Global Gold Demand at 6-Year Low

Global gold demand dropped 12% in the second quarter of the year, hitting a six-year low of 914.9 tons, data from the World Gold Council shows.
According to the industry body’s Gold Demand Trends, demand was down in all sectors, due mainly to a decline in consumption from top buyers India and China, Infomine reported.
Positive figures coming out of Europe and the US failed to offset the general drop, caused by directionless prices, the report adds.
Total gold supply was also affected in the three months to June 30. The total was down 5% to 1,033 tons, as an increase in mine production of 3% to 787 tons in Q2 of 2015 was offset by declining recycling levels—down 8% to 251 tons.
“It is fair to say that investment demand for the quarter remained muted given the continuing recovery in the US economy and booming stock markets in India and China during the quarter,” said Alistair Hewitt, head of Market Intelligence at the World Gold Council.
“Conversely, sharp falls in Chinese stock markets have shaken the largely consumer investment base and we are seeing early indications of interest in buying gold again—all illustrating the unique self-balancing nature of gold demand and the diverse drivers which underpin it,” Hewitt added.
After rising to over $1,200 per ounce in June, gold prices have tumbled, facing seven weeks of mostly uninterrupted losses, the longest fall since 1999. After mid-July, the situation got even worse, with bullion falling below $1,090 per ton as sellers in China appeared to offload the precious metal.
That’s also when China’s announced gold reserves—though exhibiting significant growth—resulted to be much lower than all expectations.
Juan Carlos Artigas, director of investment research at WGC, told Mining.com, it is worth noting that the report released Thursday covers the period from March to June 2015, which means it precedes more recent activity in July and August.
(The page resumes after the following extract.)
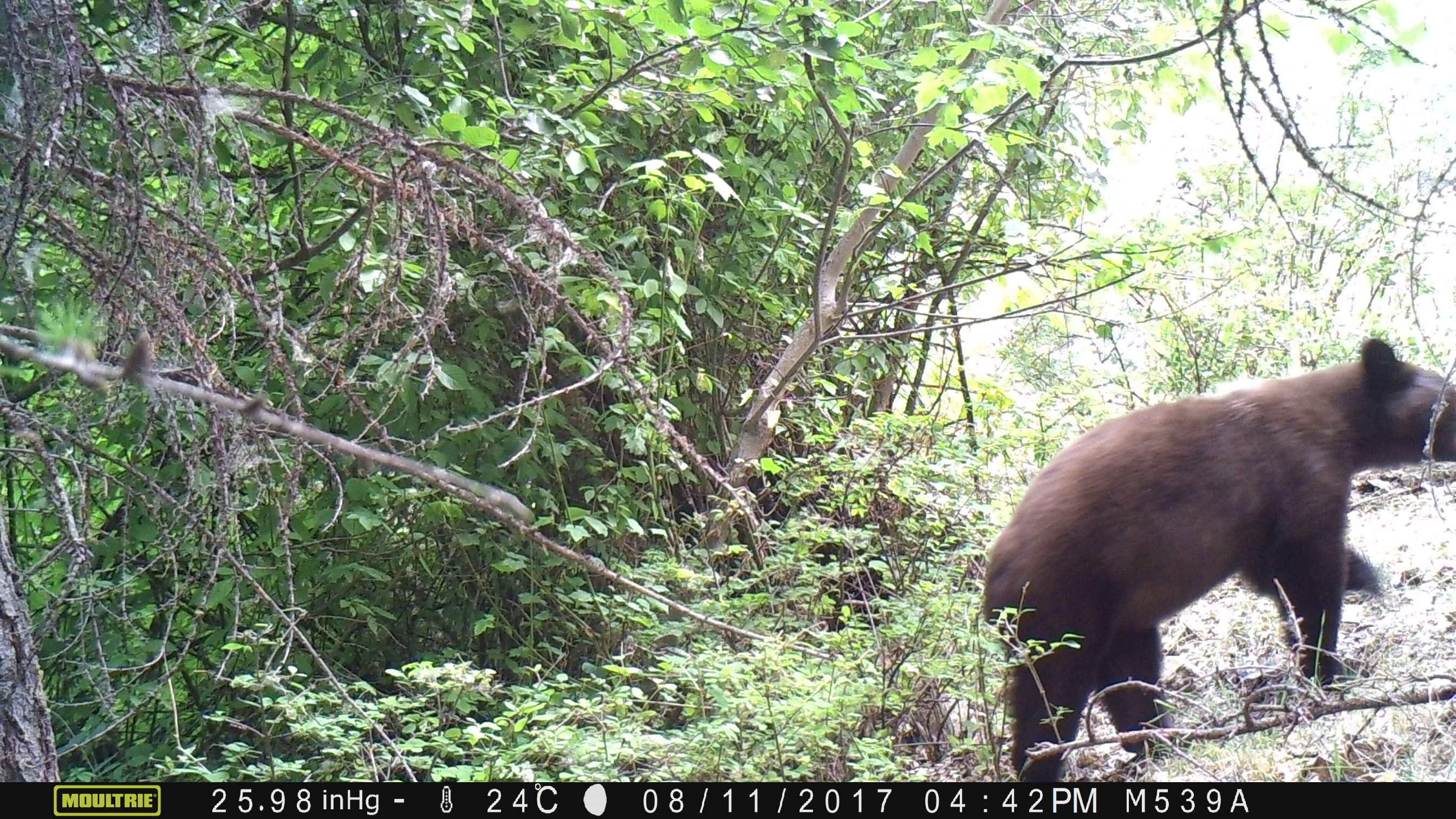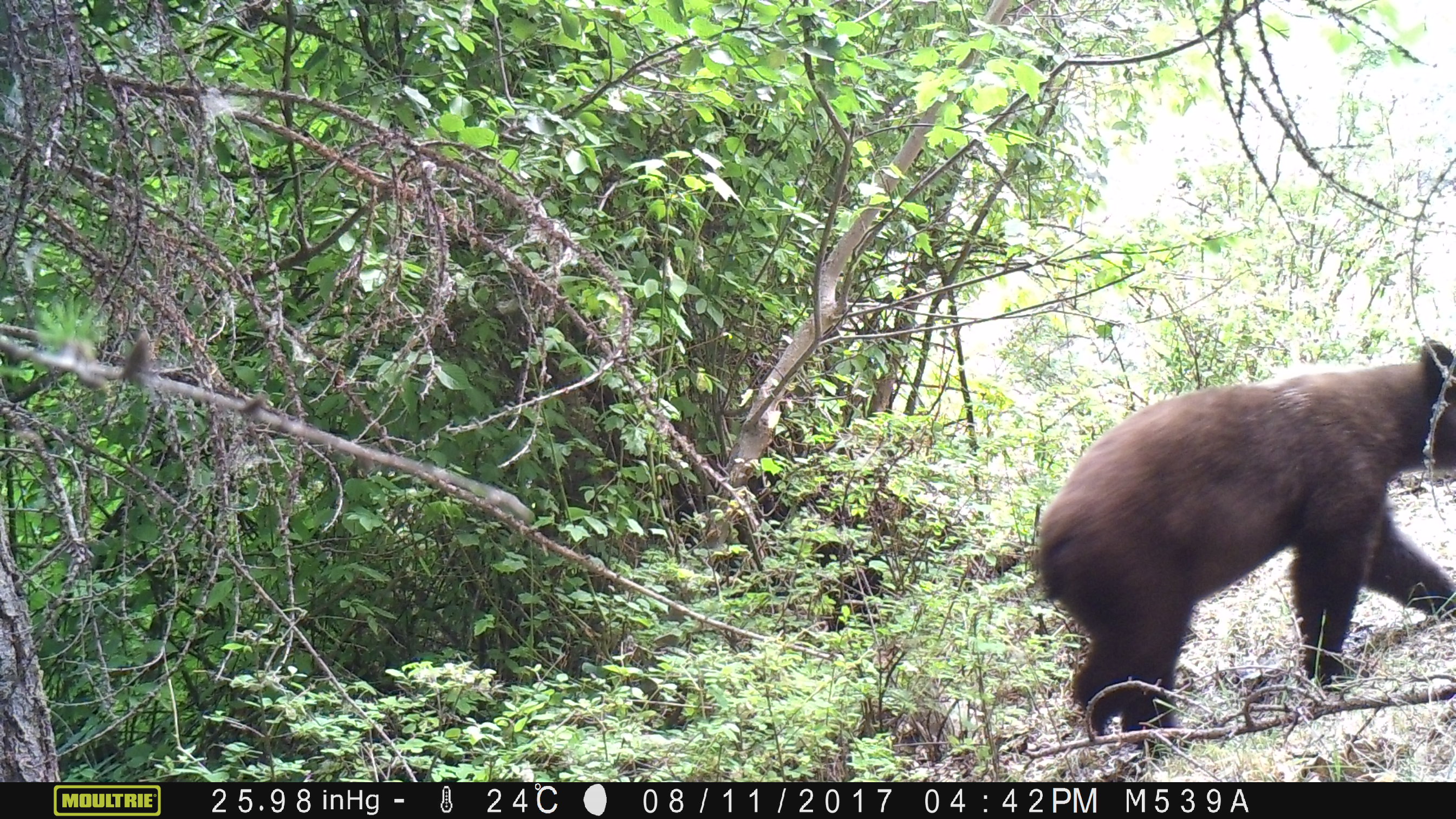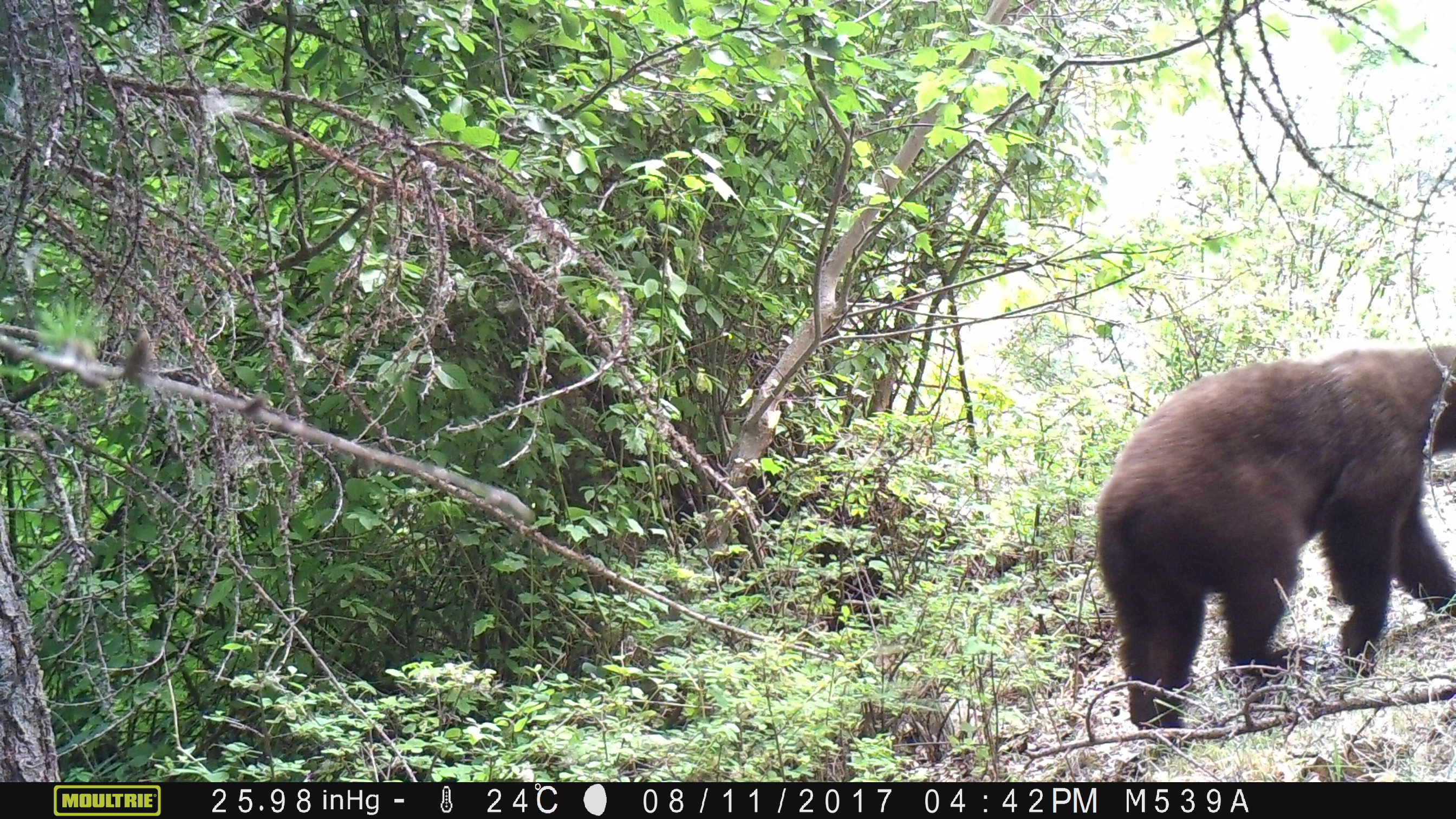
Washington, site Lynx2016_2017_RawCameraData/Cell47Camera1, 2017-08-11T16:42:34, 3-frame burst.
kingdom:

When considering the last two months, however, the WGC sees a more encouraging picture emerging on the horizon, Artigas added.
The analyst highlighted that, in reality, demand has been fairly consistent overall when seen as part of a longer term trend. “The apparent weakness in Q2 2015 relates to strength seen in previous years, especially in 2013, when consumer demand grew exponentially. This front loaded some of the demand that normally would have been done later,” he concluded.